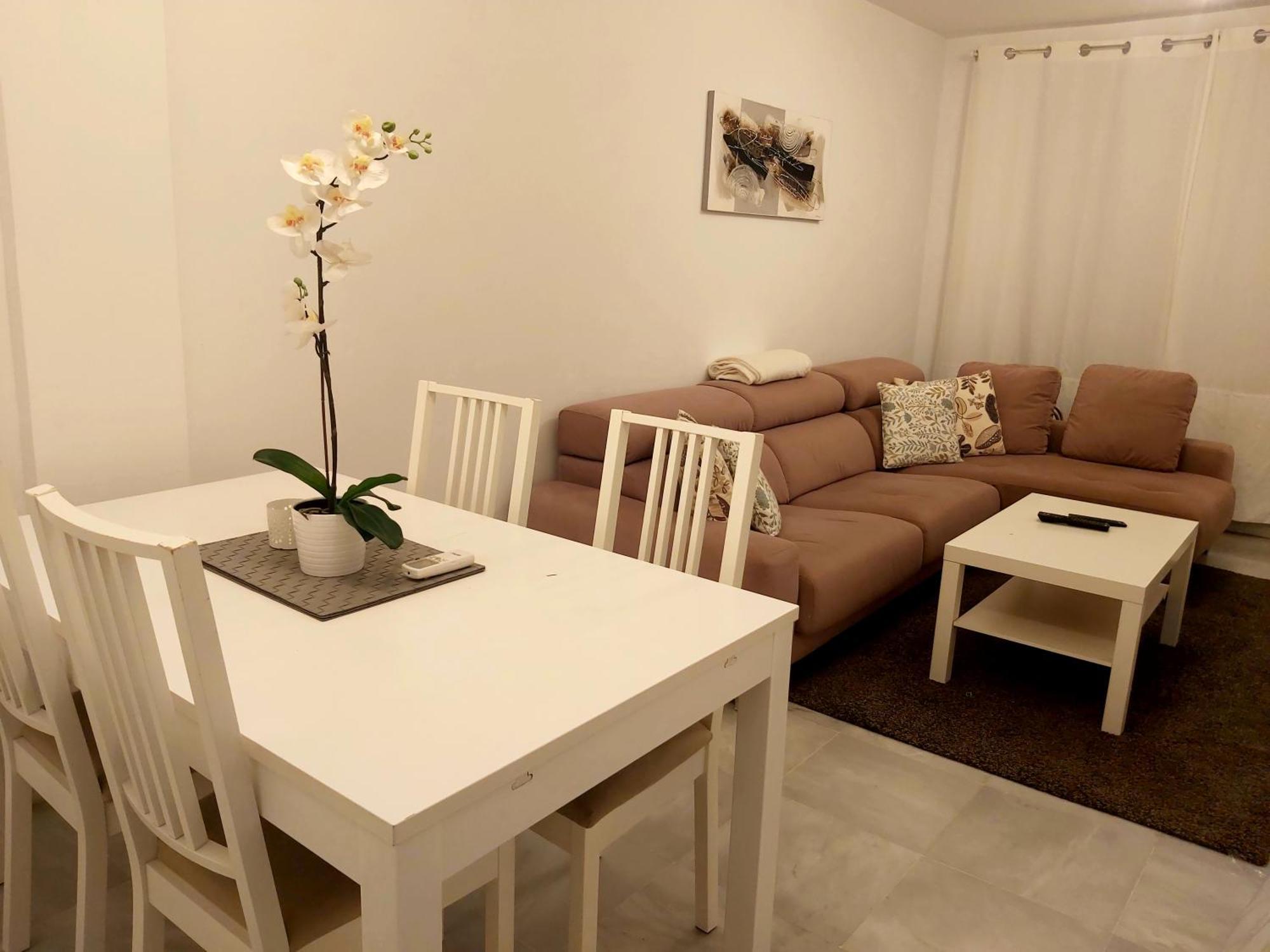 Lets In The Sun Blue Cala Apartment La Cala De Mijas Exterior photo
==
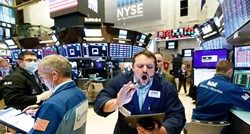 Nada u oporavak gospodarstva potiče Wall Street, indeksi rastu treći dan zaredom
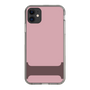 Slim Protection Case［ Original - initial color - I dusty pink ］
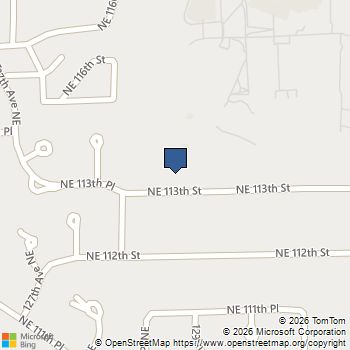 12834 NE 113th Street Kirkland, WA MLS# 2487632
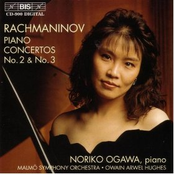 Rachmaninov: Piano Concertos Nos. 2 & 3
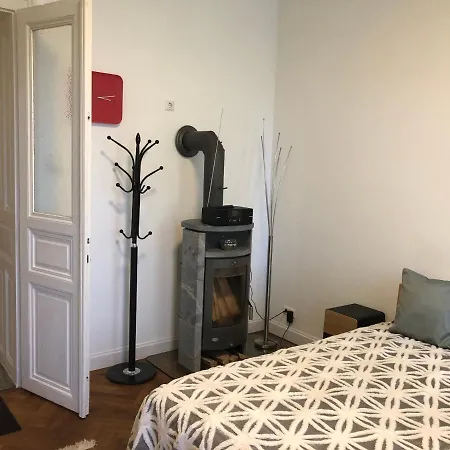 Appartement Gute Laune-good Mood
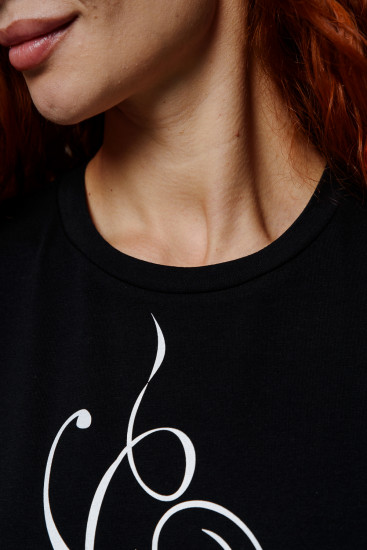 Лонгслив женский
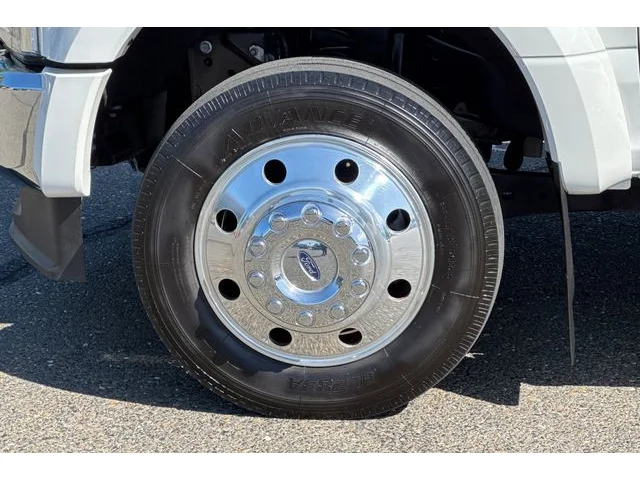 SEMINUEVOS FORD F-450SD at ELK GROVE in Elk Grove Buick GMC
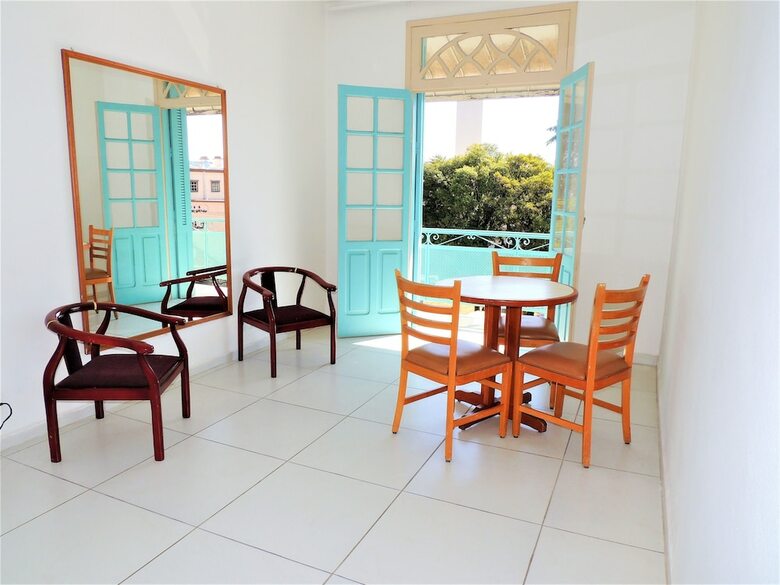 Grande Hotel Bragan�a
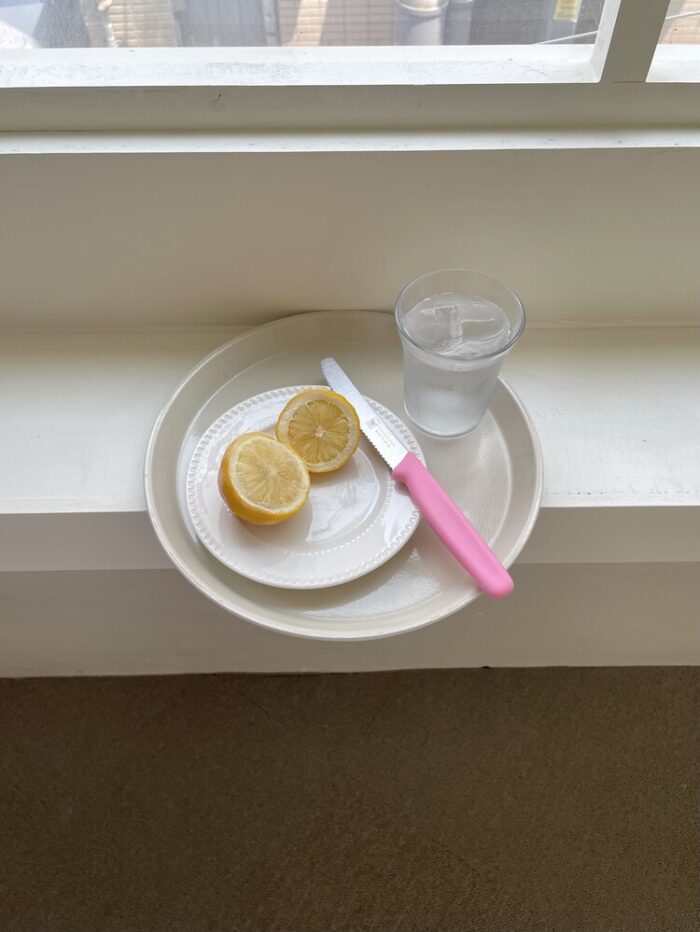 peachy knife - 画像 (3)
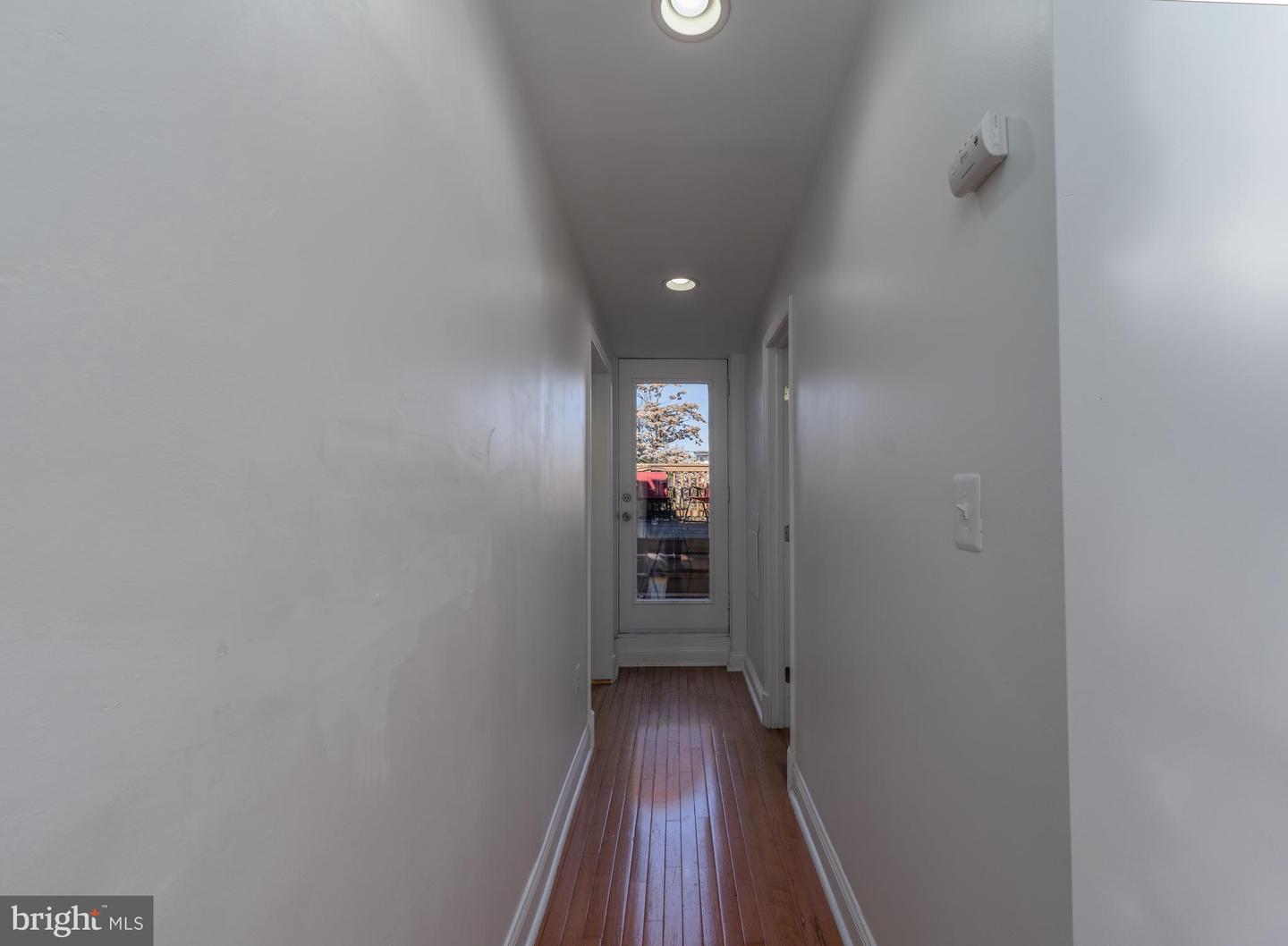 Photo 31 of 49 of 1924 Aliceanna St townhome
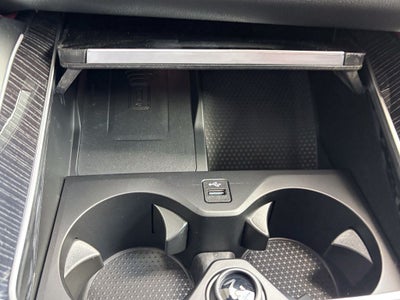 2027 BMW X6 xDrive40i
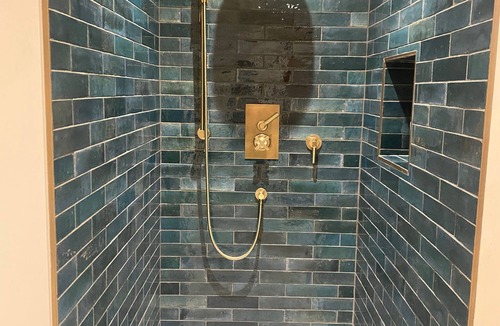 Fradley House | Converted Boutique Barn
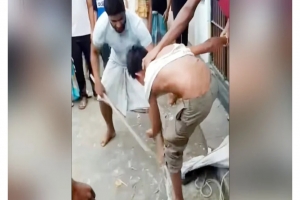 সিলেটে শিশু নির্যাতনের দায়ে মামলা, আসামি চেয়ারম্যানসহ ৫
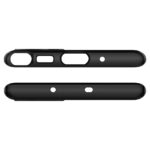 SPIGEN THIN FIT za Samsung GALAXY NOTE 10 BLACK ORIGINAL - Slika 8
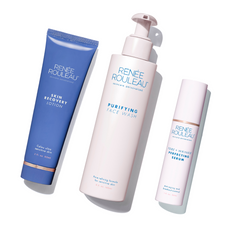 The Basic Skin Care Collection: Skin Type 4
--
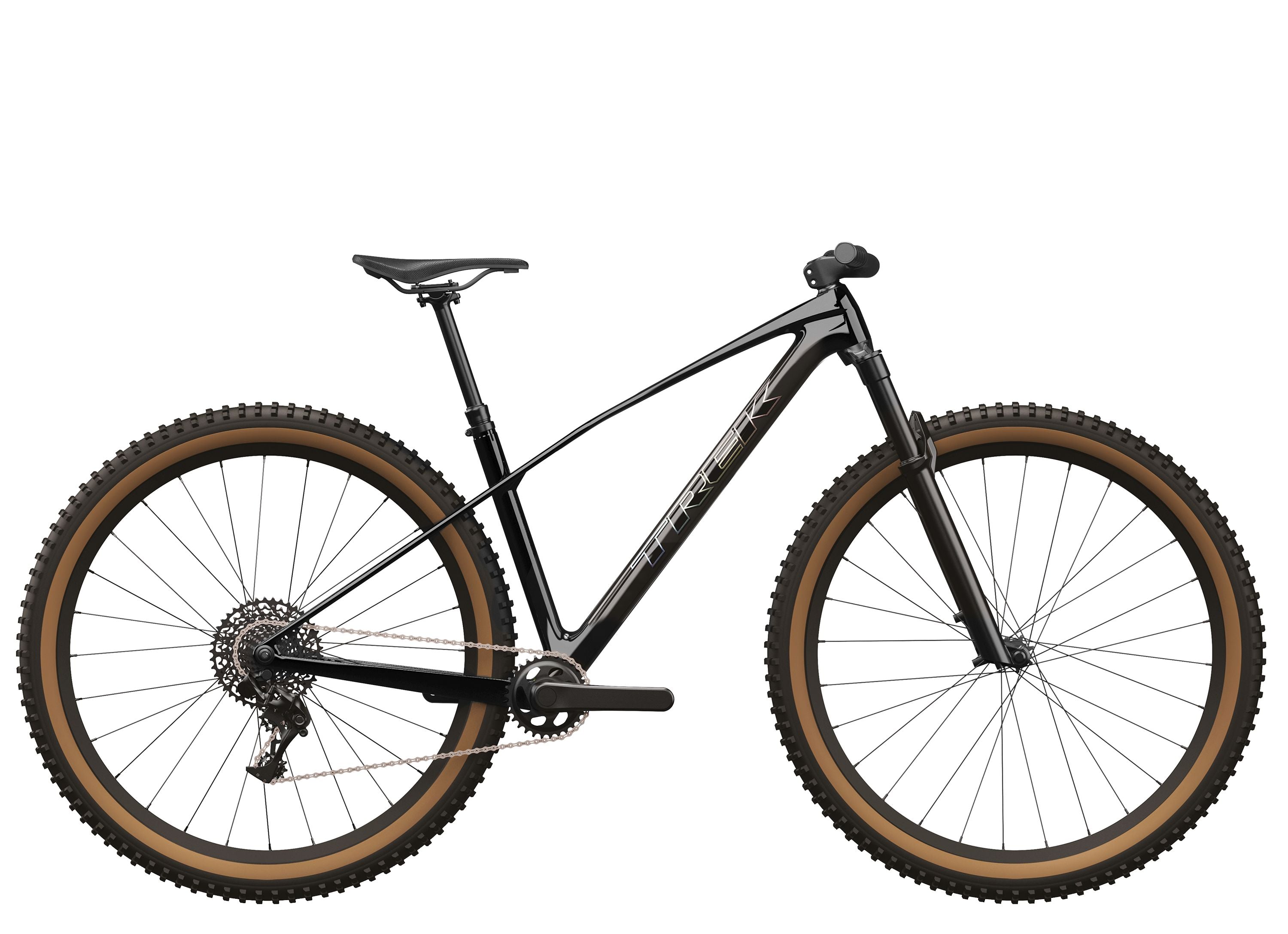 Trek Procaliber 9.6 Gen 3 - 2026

* What is required
Restate word for word every line from the one with "Photo 31 of 49 of 1924 Aliceanna St townhome" up to and including the one with "The Basic Skin Care Collection: Skin Type 4" in the records above, minus the pictures.

* Response to the exercise
 Photo 31 of 49 of 1924 Aliceanna St townhome
 2027 BMW X6 xDrive40i
 Fradley House | Converted Boutique Barn
 সিলেটে শিশু নির্যাতনের দায়ে মামলা, আসামি চেয়ারম্যানসহ ৫
 SPIGEN THIN FIT za Samsung GALAXY NOTE 10 BLACK ORIGINAL - Slika 8
 The Basic Skin Care Collection: Skin Type 4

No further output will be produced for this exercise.